TLDR: A new research paper introduces ‘siwarex,’ a declarative system that significantly improves how Large Language Models (LLMs) handle natural language queries over diverse data sources, including both databases and APIs. By treating APIs as User Defined Functions within SQL, the system unifies data access and leverages SQL’s optimization capabilities. Experiments on new benchmarks show this declarative method outperforms imperative and agent-based approaches in accuracy and robustness for heterogeneous data environments.
In today’s industrial landscape, asking questions in natural language and getting answers that pull information from various structured data sources—like spreadsheets, databases, and APIs—is a common need. While Large Language Models (LLMs) have made strides in translating natural language into executable code for databases or APIs, they often fall short when faced with the complex reality of heterogeneous data environments. This means systems struggle to combine information from different types of sources effectively.

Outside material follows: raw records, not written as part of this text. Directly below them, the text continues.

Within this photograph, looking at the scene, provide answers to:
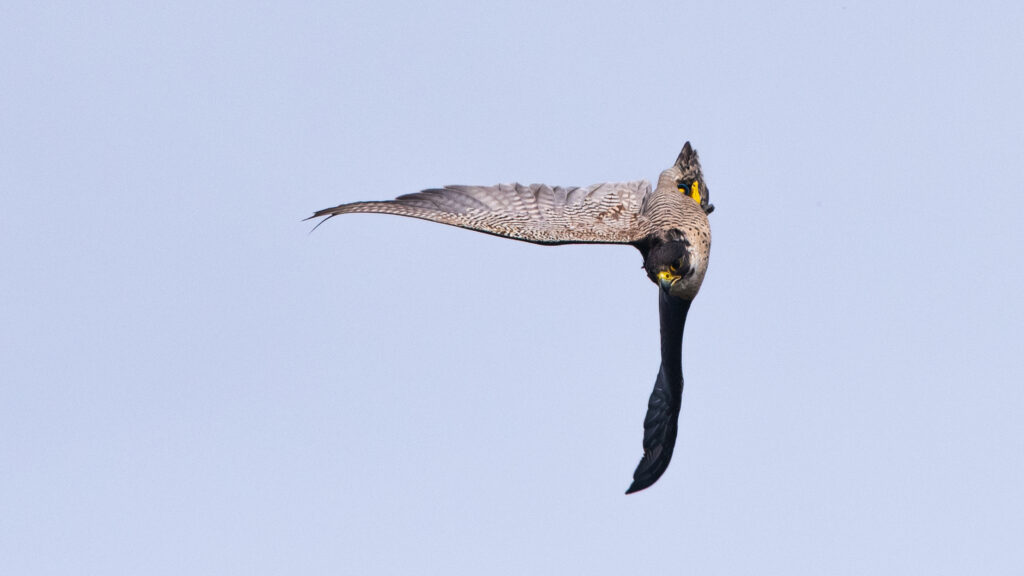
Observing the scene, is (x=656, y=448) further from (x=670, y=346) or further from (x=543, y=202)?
(x=543, y=202)

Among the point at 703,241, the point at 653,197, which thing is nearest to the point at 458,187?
the point at 653,197

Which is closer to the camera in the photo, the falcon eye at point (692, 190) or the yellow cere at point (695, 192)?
the falcon eye at point (692, 190)

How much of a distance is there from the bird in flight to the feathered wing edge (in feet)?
0.04

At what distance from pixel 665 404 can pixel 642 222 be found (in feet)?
8.53

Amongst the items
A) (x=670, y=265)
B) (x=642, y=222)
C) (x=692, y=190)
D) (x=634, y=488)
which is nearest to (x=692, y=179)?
(x=692, y=190)

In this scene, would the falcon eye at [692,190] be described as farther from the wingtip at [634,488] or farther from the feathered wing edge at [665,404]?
the wingtip at [634,488]

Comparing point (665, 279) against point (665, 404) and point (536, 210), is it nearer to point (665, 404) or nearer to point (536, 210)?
point (665, 404)

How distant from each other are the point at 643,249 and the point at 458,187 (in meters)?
3.53

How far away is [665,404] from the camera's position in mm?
16766

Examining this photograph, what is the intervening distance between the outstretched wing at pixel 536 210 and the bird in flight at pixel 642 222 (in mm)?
14

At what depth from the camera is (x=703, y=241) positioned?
1695cm

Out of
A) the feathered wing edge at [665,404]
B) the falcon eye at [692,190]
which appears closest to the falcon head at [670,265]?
the feathered wing edge at [665,404]

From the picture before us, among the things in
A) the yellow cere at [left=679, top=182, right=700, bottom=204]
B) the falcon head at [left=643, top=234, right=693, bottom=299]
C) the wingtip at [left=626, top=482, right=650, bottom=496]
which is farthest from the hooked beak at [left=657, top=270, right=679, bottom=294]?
the yellow cere at [left=679, top=182, right=700, bottom=204]

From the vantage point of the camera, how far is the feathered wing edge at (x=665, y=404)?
16453 millimetres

A recent research paper, titled “Declarative Techniques for NL Queries over Heterogeneous Data,” by Elham Khabiri, Jeffrey O. Kephart, Fenno F. Heath III, Srideepika Jayaraman, Fateh A. Tipu, Yingjie Li, Dhruv Shah, Achille Fokoue, and Anu Bhamidipaty, addresses this critical challenge. The authors introduce a novel declarative approach designed to handle data heterogeneity significantly better than existing LLM-based agentic or imperative code generation systems. You can read the full paper here: Declarative Techniques for NL Queries over Heterogeneous Data.
The Challenge of Diverse Data Sources
Current LLM-based applications often struggle because they conflate a user’s intent with the complex planning required to execute queries across different data types. Imagine asking, “Which Xylem pumps at Bedford have experienced anomalous temperatures today?” This requires both a database call to find pumps by manufacturer and location, and an API call to check temperature anomalies. Existing agent-based architectures, like ReAct, can orchestrate such tasks but tend to be brittle, expensive, and difficult to scale in real-world production settings.
Introducing a Declarative Solution: siwarex
The researchers propose a more practical architecture called siwarex, which cleanly separates the user’s intent from the execution planning. This system leverages SQL as a declarative language to express user intent and uses User Defined Functions (UDFs) to invoke APIs directly from within SQL queries. By doing so, APIs are treated on the same footing as database tables, allowing the system to utilize decades of research in SQL query optimization for efficient orchestration and aggregation across both databases and APIs.
The siwarex framework relies on two key schemas:
- Abstract Schema: Provides a global view of data source properties and relationships, agnostic to whether the source is a database table or an API.
- API Mapping Schema: Contains details needed to invoke an API, such as URL, method (POST, GET), and input/output parameters.
These schemas allow a standard Text-to-SQL module to generate SQL queries, even for virtual tables representing APIs. A rule-based Query Rewriter then transforms these queries into executable SQL by replacing virtual tables with their corresponding UDFs, ensuring proper argument passing.
Benchmarking the Approaches
To rigorously test their declarative approach against imperative code generation and agent-based systems, the authors created two new benchmarks, extending the popular Spider dataset:
- Benchmark I: Replaces a fraction of real Spider database tables with equivalent API calls, requiring systems to combine database and API interactions.
- Benchmark II: Introduces 16 scalar APIs for lexical, numeric, or geospatial operations, transforming existing Spider questions to require interleaving database operations with compositions of these APIs.
Key Findings
Experiments on these new benchmarks demonstrated that the declarative approach significantly outperforms both imperative and agent-based methods, especially when dealing with a mixture of database and API calls. The agentic method, for instance, struggled with sequencing multiple API calls, routing questions to the correct tools, and often hallucinated or improperly bound inputs. The imperative approach, while strong with pure database queries, became less accurate as the mix of APIs and databases became more even, due to the increased complexity of generated Python code.
The declarative approach, by presenting a unified relational view to the LLM, allows it to leverage its Text-to-SQL capabilities more effectively, with the Query Rewriter handling the complexities of API invocation. This separation of concerns leads to more robust and accurate results.
Also Read:
- JudgeSQL: Enhancing Text-to-SQL Accuracy Through Intelligent Selection
- Querying 3D Scene Graphs: A New Interface for Robot Language Understanding
Looking Ahead
This research marks a significant step towards making natural language queries over heterogeneous data sources practical in industrial settings. The authors have released their augmented benchmarks to the research community, encouraging further advancements in this crucial area. Future work aims to address limitations such as evaluating execution performance on larger datasets and incorporating APIs that produce vector or table outputs, further extending the applicability of their declarative framework.